EXTRAIT À LIRE

========================

Dans l'affaire Reid(9), M. le juge Collier, de la Cour fédérale du Canada, a rejeté la requête de la bande indienne des Heiltsuks, qui voulait enjoindre le ministre des Pêches et des Océans de lui émettre un permis commercial pour pêcher le hareng dans une région près de Bella Bella, en Colombie-Britannique. Il est à noter que le jugement est assez bref : le juge Collier s'est dit incapable de faire une analyse plus approfondie de la question, faute de temps et pour des raisons de santé. Le juge a conclu que le hareng constituait une source traditionnelle d'alimentation pour les Heiltsuks. Il a aussi reconnu que les Heiltsuks échangeaient auparavant le hareng contre d'autres produits, notamment des vivres. Il a souligné toutefois, que le simple échange de produits alimentaires n'équivalait pas à un marché commercial. Or, selon le juge Collier, les Heiltsuks n'ont pas pu démontrer qu'ils avaient un droit ancestral de pêcher le hareng à des fins commerciales.

À la fin juin 1993, la Cour d'appel de la Colombie-Britannique a émis huit jugements compilés dans deux textes volumineux, qui revisent l'étendue des droits enchâssés à l'article 35 de la Loi constitutionnelle de 1982. Les parties autochtones concernées revendiquaient divers remèdes, y compris des déclarations reconnaissant leur droit à l'auto-détermination, leur droit de propriété et de juridiction sur le territoire, et leurs droits de pêche et de chasse. Trois de ces jugements traitent précisément de la question de savoir si le droit de pêche des autochtones comprend le droit de vendre le poisson à des fins commerciales : Van Der Peet, Gladstone et Smokehouse(10). Dans tous les cas, une majorité des juges a rejeté la thèse avancée par les autochtones. Cependant, il y a toujours eu au moins une voix dissidente.

Le raisonnement de la voix majoritaire est essentiellement le même dans les trois causes. Le jugement le plus élaboré est certes celui de l'affaire Van Der Peet, sous la plume du juge Macfarlane. Selon lui, une coutume ne devient un droit ancestral que si elle faisait et fait toujours partie intégrante de la culture distincte des autochtones. Afin de pouvoir revendiquer le droit aujourd'hui, les peuples autochtones n'ont pas à faire la preuve qu'ils exercent leur droit depuis les temps immémoriaux; il suffit que l'exercice de ce droit ait eut lieu pendant une très longue période. De plus, le juge a indiqué qu'une forme modernisée de l'ancienne coutume serait protégée. Toutefois, il a souligné qu'une coutume qui n'était pas anciennement partie intégrante de la culture aborigène, mais qui s'est développée suite au contact avec les Européens ne constitue pas un droit autochtone digne de protection constitutionnelle.

========================

OBJECTIF ÉNONCÉ 1
D'après l'extrait sur les droits de pêche autochtones, quel tribunal a rendu huit jugements à la fin juin 1993 ?

========================

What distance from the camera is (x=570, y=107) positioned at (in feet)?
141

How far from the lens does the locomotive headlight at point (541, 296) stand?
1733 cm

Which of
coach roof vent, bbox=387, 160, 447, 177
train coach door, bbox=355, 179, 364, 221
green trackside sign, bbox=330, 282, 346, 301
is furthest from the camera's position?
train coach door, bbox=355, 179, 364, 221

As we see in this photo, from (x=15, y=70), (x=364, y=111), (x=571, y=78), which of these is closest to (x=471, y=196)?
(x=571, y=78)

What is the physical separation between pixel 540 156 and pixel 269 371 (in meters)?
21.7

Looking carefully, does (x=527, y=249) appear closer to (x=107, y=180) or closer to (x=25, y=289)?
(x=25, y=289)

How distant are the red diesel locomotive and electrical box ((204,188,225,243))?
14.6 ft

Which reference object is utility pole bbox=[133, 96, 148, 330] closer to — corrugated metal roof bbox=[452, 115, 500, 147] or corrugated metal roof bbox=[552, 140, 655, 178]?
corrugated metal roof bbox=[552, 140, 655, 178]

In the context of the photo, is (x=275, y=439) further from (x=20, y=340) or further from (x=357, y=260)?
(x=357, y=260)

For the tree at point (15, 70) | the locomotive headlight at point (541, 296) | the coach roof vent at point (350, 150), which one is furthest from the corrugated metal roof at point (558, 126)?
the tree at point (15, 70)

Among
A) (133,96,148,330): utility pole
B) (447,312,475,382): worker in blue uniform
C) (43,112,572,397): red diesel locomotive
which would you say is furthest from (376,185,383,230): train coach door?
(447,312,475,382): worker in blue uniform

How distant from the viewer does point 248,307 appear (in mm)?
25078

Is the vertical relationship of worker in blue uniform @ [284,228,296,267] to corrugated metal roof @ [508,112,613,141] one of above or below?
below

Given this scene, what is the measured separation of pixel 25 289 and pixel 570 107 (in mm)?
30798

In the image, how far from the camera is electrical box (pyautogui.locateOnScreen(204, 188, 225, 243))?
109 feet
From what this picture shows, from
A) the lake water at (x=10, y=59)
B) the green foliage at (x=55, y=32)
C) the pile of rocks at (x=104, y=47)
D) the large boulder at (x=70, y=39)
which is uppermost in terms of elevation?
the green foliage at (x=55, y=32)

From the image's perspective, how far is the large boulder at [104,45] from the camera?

========================

OBJECTIF ÉNONCÉ 2
Affichez toutes les lignes ci-dessus qui contiennent la chaîne « corrugated », en tenant compte de la casse.

RÉPONSE ATTENDUE 1
La Cour d'appel de la Colombie-Britannique.

RÉPONSE ATTENDUE 2
Which reference object is utility pole bbox=[133, 96, 148, 330] closer to — corrugated metal roof bbox=[452, 115, 500, 147] or corrugated metal roof bbox=[552, 140, 655, 178]?
corrugated metal roof bbox=[552, 140, 655, 178]
For the tree at point (15, 70) | the locomotive headlight at point (541, 296) | the coach roof vent at point (350, 150), which one is furthest from the corrugated metal roof at point (558, 126)?
Is the vertical relationship of worker in blue uniform @ [284,228,296,267] to corrugated metal roof @ [508,112,613,141] one of above or below?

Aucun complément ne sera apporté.